昨天晚上业务出现了一次core dump,今天早上来check生产环境的core文件的堆栈内容如下:
gdb ./appname --core=core.1234
(gdb) bt
得到栈的内容如下:
#0 0x00007f5634262734 in std::_Rb_tree_rotate_right () from /usr/lib/libstdc++.so.6
#1 0x00007f56342628c1 in std::_Rb_tree_insert_and_rebalance () from /usr/lib/libstdc++.so.6
#2 0x00000000004b556c in std::_Rb_tree<unsigned int, std::pair<unsigned int const, unsigned int>, std::_Select1st<std::pair<unsigned int const, unsigned int> >, std::less<unsigned int>, std::allocator<std::pair<unsigned int const, unsigned int> > >::_M_insert_ (this=0x7fff3d253090, __x=0x0, __p=0x12e48f0, __v=@0x7fff3d251350)
at /usr/include/c++/4.3/bits/stl_tree.h:854
#3 0x00000000004b63d2 in std::_Rb_tree<unsigned int, std::pair<unsigned int const, unsigned int>, std::_Select1st<std::pair<unsigned int const, unsigned int> >, std::less<unsigned int>, std::allocator<std::pair<unsigned int const, unsigned int> > >::_M_insert_unique_ (this=0x7fff3d253090, __position={_M_node = 0x7f56182ee260}, __v=@0x7fff3d251350)
at /usr/include/c++/4.3/bits/stl_tree.h:1201
#4 0x00000000004b65da in std::map<unsigned int, unsigned int, std::less<unsigned int>, std::allocator<std::pair<unsigned int const, unsigned int> > >::insert (
this=0x7fff3d253090, __position={_M_node = 0x7f56182ee260}, __x=@0x7fff3d251350) at /usr/include/c++/4.3/bits/stl_map.h:496
#5 0x00000000004b6680 in std::map<unsigned int, unsigned int, std::less<unsigned int>, std::allocator<std::pair<unsigned int const, unsigned int> > >::operator[] (
this=0x7fff3d253090, __k=@0x7fff3d251508) at /usr/include/c++/4.3/bits/stl_map.h:419
找到#5对应的源码为:
mapped_type& operator[](const key_type& __k)
{
// concept requirements
__glibcxx_function_requires(_DefaultConstructibleConcept<mapped_type>)

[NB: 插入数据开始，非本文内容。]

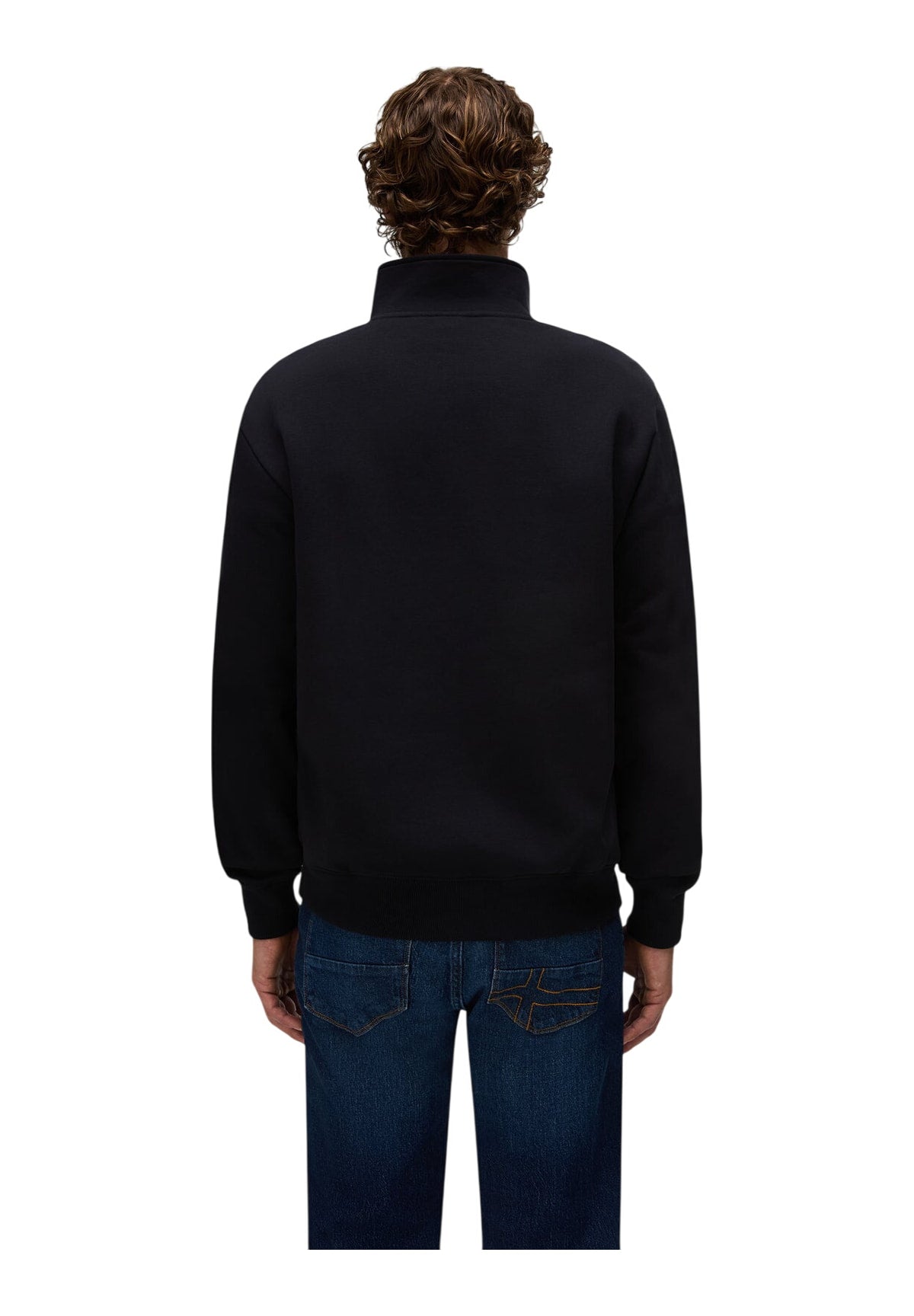 Felpa Mezza Zip B-Box Logo Hz Wi NP0A8B33 Black Beauty
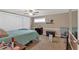Cozy bedroom with a large closet, a neutral color scheme, and natural light at 115 Pine Tree Dr, Fayetteville, GA 30214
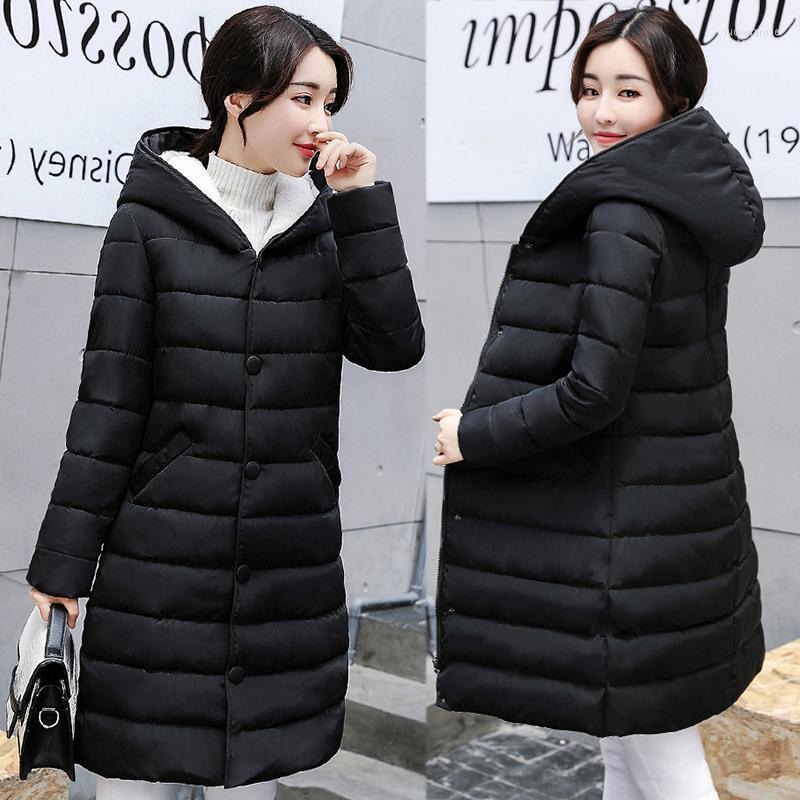 

Artificial Cashmere Parkas Female Women Winter Coat Thickening Cotton Jacket Womens Outwear For Luci22, Army green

iterator __i = lower_bound(__k);
// __i->first is greater than or equivalent to __k.
if (__i == end() || key_comp()(__k, (*__i).first))
{
__i = insert(__i, value_type(__k, mapped_type()));//出问题的语句
}
return (*__i).second;
}
找到#4对应的源码为:
iterator insert(iterator __position, const value_type& __x)
{
return _M_t._M_insert_unique_(__position, __x);//出问题的语句
}
找到#3对应的源码:
typename _Rb_tree<_Key, _Val, _KeyOfValue, _Compare, _Alloc>::iterator
_Rb_tree<_Key, _Val, _KeyOfValue, _Compare, _Alloc>::_M_insert_unique_(const_iterator __position, const _Val& __v)
{
// end() 如果position为end,则表示目前tree中没有它
if (__position._M_node == _M_end())
{
if (size() > 0
&& _M_impl._M_key_compare(_S_key(_M_rightmost()),
_KeyOfValue()(__v)))
return _M_insert_(0, _M_rightmost(), __v);
else
return _M_insert_unique(__v).first;
}
else if (_M_impl._M_key_compare(_KeyOfValue()(__v), _S_key(__position._M_node)))
{
// First, try before...
const_iterator __before = __position;
if (__position._M_node == _M_leftmost()) // begin()
{
return _M_insert_(_M_leftmost(), _M_leftmost(), __v);
}
else if (_M_impl._M_key_compare(_S_key((--__before)._M_node), _KeyOfValue()(__v)))
{
if (_S_right(__before._M_node) == 0)
{
return _M_insert_(0, __before._M_node, __v);//出问题的语句
分析到这里,我们可以看到,在红黑树的insert_unique操作中,没有走到 if (__position._M_node == _M_end())分支,而是到了 else if (...)的分支。标明该key值在map中已经存在了,此次插入的结果就是改变key对应的value值。而在生产环境上的log里显示该key值已经被drop了,如果插入应该走第一个 if 分支。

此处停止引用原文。